Diagnosis at more than a thousand kilometers’ range is tricky. Shadrach misses his medical library and his computers. But he has an idea of what the problem may be, and he knows what data he needs to confirm his theory. What he does not know is whether Buckmaster’s implant system is good enough to transmit analogues of such small-scale phenomena across so great a distance.
If blood viscosity is down and blood pH is alkaline, plasma protein levels are probably subnormal, and osmotic pressure, which draws fluids from the tissues to the capillaries, is going to be low. If the hydrostatic blood pressure is normal, as the gross function modulator is telling him, and the osmotic blood pressure is off, Genghis Mao’s tissues may be building up an accumulation of excess fluids — not serious, not dangerous, not yet, but such fluid accumulations may be leading toward the development of edemas, of watery swellings, and edemas can be symptomatic of impending failure in the kidneys, the liver, perhaps the cardiac system. Bearing down in intense concentration, Shadrach roves Genghis Mao’s body in search of signs of excess fluid. The lymphatic-system checkpoints give him nothing but normal levels, though. The reports from the pericardial, pleural, and peritoneal outposts are positive. Renal and hepatic functions, as before, are fine. Nothing seems to be wrong. Shadrach begins to abandon his hypothesis. Perhaps the Khan is not in difficulties. Those few negative indications were probably just noise on the line, and therefore—
But then Shadrach notices that something is not quite right in Genghis Mao’s skull. Intracranial pressure is unusually high.
The implant monitors in the Chairman’s cranium are not as comprehensive as they are elsewhere. Genghis Mao has no history of stroke or other cerebrovascular events, and surgeons have never had reason to invade the imperial skull. Since most of the telemetering equipment in Genghis Mao has been installed during the course of routine corrective surgery, Shadrach must make do with relatively skimpy coverage of the state of the Chairman’s brain.
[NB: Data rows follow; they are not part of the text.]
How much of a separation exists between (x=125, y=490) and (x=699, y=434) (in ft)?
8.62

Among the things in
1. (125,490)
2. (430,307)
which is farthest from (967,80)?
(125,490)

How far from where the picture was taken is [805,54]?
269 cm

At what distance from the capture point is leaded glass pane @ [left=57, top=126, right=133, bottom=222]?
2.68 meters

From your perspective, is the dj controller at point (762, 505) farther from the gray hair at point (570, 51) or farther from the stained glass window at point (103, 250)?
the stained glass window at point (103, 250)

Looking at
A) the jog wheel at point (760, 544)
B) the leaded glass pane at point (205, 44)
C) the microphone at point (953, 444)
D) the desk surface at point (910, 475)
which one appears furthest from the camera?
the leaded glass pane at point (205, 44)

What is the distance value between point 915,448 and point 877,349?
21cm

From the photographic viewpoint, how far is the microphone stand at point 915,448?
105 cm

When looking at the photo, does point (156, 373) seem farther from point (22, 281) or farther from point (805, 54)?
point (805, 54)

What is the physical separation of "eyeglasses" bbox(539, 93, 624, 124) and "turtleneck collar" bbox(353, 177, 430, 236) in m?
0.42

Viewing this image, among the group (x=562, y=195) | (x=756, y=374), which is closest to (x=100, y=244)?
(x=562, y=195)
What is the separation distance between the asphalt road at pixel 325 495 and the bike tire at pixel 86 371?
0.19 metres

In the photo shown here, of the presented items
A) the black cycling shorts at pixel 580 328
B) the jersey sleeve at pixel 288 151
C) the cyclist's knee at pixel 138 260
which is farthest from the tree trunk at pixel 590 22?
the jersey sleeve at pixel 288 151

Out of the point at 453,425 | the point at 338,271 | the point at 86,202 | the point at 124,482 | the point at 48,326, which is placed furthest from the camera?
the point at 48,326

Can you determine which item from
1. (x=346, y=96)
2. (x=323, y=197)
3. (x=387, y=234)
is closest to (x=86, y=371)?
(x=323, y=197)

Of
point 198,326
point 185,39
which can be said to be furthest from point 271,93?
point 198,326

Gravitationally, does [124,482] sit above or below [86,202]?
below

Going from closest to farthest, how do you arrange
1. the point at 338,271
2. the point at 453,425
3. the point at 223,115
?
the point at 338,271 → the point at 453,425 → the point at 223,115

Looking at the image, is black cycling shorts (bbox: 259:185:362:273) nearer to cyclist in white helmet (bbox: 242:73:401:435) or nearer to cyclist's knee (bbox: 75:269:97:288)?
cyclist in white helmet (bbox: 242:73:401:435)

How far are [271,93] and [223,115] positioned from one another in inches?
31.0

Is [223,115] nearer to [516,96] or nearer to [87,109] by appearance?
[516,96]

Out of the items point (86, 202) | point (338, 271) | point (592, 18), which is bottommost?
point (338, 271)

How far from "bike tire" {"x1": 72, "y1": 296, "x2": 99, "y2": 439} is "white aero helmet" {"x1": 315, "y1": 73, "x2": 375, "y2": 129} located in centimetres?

But he does have a sensor that reports to him on intracranial pressure, and, as he makes his total scan of Genghis Mao’s body, the rise in that pressure catches his attention. Is that where the fluid buildup is taking place?
Struggling, stretching for the data, Shadrach pulls in whatever correlative information he can grab. Osmotic pressure of the cranial capillaries? Low. Hydrostatic pressure? Normal. Meningeal distension? High. Condition of the cerebral ventricles? Congested. Something is awry, very marginally awry, in the system that drains cerebrospinal fluid from the interior of Genghis Mao’s brain to the subarachnoid space, next to the skull wall, whereit normally passes into the blood.
What this means, at the moment, is that Genghis Mao probably has been having bad headaches for a few days, that he will have worse ones if Shadrach Mordecai does not return to Ulan Bator at once, and that he may suffer brain damage — possibly fatal — if prompt corrective action is not taken. It means, also, that Shadrach’s holiday is at its end. He will not do the sightseeing tour of Peking. Not for him the visit to the Forbidden City, the historical museum, the Ming tombs, the Great Wall, the temple of Confucius, the Working People’s Palace of Culture. Those things are unimportant to him now: this is the moment for which he was waiting during his wanderings from continent to continent. The unstable system that is Genghis II Mao IV Khan has, in the absence of the devoted physician, begun to break down. Shadrach’s indispensability has been made manifest. He is needed. He must go to his patient immediately. He must take the appropriate actions. He has his Hippocratic obligations to fulfill. He has his own survival to think about, besides.